Bloomberg Philanthropies convened a summit with a group of stakeholders investing and working in Rwanda, the Democratic Republic of the Congo, and Burundi from funders and NGOs, to government officials.
The purpose of this summit was to create comprehensive, collaborative plans to ensure women’s economic and political citizenship. After two days, it became clear that the group reached one conclusion: in order to create a comprehensive solution “we need data, and it’s hard to find.”
The summit participants wanted to know:
- Where is philanthropic funding in these countries going?
- Who is investing?
- What approaches work for women and their families and communities?
So in 2014, Bloomberg Philanthropies joined with the King Baudouin Foundation to support the Foundation Center in creating a free web portal, Equal Footing – the first-of-its-kind platform to collect, indexes, analyze and visualize data on past and current philanthropic efforts in Burundi, Democratic Republic of the Congo, and Rwanda.
Funders have acknowledged that funding in conflict and post-conflict settings is inherently risky. That’s why a tool like Equal Footing can be so powerful. It creates a level of transparency and accountability for the organizations, and for donors, it helps identify where the greatest needs are and which organizations are making a lasting impact.
The free portal provides a funding landscape, curated research, case studies, and reports that present strategies and approaches to development efforts. Equal Footing enables users to see what types of development projects are underway, what solutions have had a measurable impact, and what needs are currently underserved. As a result, philanthropists, NGOs, and others are able to learn, collaborate with each other, and leverage resources for maximum impact.
Since its launch, Equal Footing has attracted visitors to the web portal from more than 143 countries — and is now tracking funding up to $1.3 billion dollars from 1,117 funders.
To tell us more about the Equal Footing and how non-profits can learn from one another, we welcome Lisa Philp, senior advisor at Foundation Center, and Verna Eggleston, Bloomberg Philanthropies’ Women’s Economic Development program lead.

(Rows from a spatial reasoning dataset)
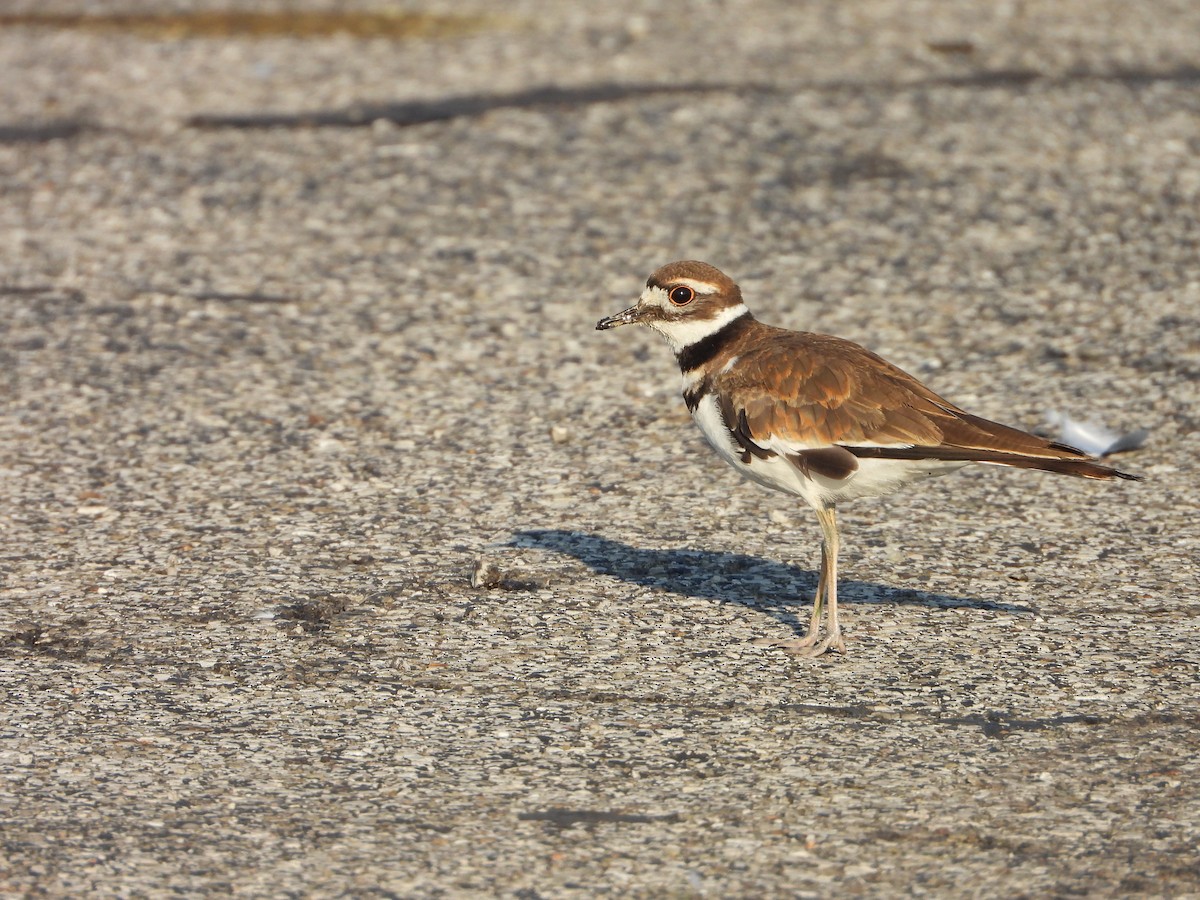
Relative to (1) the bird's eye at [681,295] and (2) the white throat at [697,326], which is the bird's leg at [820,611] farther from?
(1) the bird's eye at [681,295]

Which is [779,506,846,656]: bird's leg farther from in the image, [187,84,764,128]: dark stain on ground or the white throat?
[187,84,764,128]: dark stain on ground

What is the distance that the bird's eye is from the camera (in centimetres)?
637

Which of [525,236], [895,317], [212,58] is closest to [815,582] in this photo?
[895,317]

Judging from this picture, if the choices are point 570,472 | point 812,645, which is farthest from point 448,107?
point 812,645

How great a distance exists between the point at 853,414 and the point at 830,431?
0.35 ft

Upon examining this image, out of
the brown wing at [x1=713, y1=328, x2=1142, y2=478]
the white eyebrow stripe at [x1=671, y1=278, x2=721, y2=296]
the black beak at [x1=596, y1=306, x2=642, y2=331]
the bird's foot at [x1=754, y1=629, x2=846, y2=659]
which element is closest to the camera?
the brown wing at [x1=713, y1=328, x2=1142, y2=478]

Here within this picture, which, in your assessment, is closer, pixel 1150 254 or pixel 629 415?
pixel 629 415

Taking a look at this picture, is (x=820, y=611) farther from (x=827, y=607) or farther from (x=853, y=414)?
(x=853, y=414)

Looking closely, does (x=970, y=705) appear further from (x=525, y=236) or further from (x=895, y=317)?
(x=525, y=236)

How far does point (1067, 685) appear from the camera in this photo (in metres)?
5.43

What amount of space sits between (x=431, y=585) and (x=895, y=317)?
12.1 feet

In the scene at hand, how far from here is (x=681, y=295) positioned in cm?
639

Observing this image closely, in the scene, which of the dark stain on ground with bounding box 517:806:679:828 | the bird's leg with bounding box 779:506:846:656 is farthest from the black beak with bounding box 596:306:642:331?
the dark stain on ground with bounding box 517:806:679:828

**TASK REQUIREMENTS:**
A. Answer these questions about the Equal Footing passage.
(i) In what year did Bloomberg Philanthropies join with the King Baudouin Foundation to support creation of the portal?
(ii) Which three countries does the portal cover?
(iii) From how many funders is Equal Footing now tracking funding?
B. Duplicate the Equal Footing passage word for word from "The free portal" up to and including "from 1,117 funders.".

**PER-TASK OUTPUTS:**
A.
(i) 2014
(ii) Burundi, the Democratic Republic of the Congo, and Rwanda
(iii) 1,117

B.
The free portal provides a funding landscape, curated research, case studies, and reports that present strategies and approaches to development efforts. Equal Footing enables users to see what types of development projects are underway, what solutions have had a measurable impact, and what needs are currently underserved. As a result, philanthropists, NGOs, and others are able to learn, collaborate with each other, and leverage resources for maximum impact.
Since its launch, Equal Footing has attracted visitors to the web portal from more than 143 countries — and is now tracking funding up to $1.3 billion dollars from 1,117 funders.